Mercury Sampling and Analysis in Natural Gas by Atomic Fluorescence Spectroscopy

This method describes procedures for the collection and determination of total mercury in natural gas streams.  Mercury from gaseous streams is absorbed and preconcentrated onto a gold-coated, fused silica sand trap.  The analyte is thermally desorbed from the tube and analyzed using atomic fluorescence spectroscopy (AFS).  This method is capable of reporting mercury down to 0.001 ug/m3.

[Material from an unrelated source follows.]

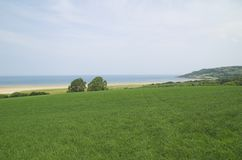 Open space. Open green field looking out to sea Stock Photography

The sampling apparatus is described within the method and consists of a probe, regulator and dry flow meter.  Note that stainless steel tubing and connections are required per the method.  The recommended sampling parameters are 100-200 mL/min. flow rate for 15-30 minutes.  It is also specified to collect two traps per sampling location.  These traps are in series in the sampling train and are then analyzed separately to check for breakthrough.

The analytical portion of this method is an update of ASTM D-5954 which used atomic absorption spectroscopy to analyze the sample.  AFS allows for lower detection limits and longer sampling times which helps to lessen interferences caused by hydrogen sulfide (H2S).  Note that other labs have also used CV-AFS (cold vapor atomic fluorescence spectrocopy) to achieve even lower limits of detection.

The method calls for use of a gold-coated fused silica sand trap, however, other traps made of  gold-coated quartz or similar materials can be used to obtain similar results.

(ASTM D 6350-98)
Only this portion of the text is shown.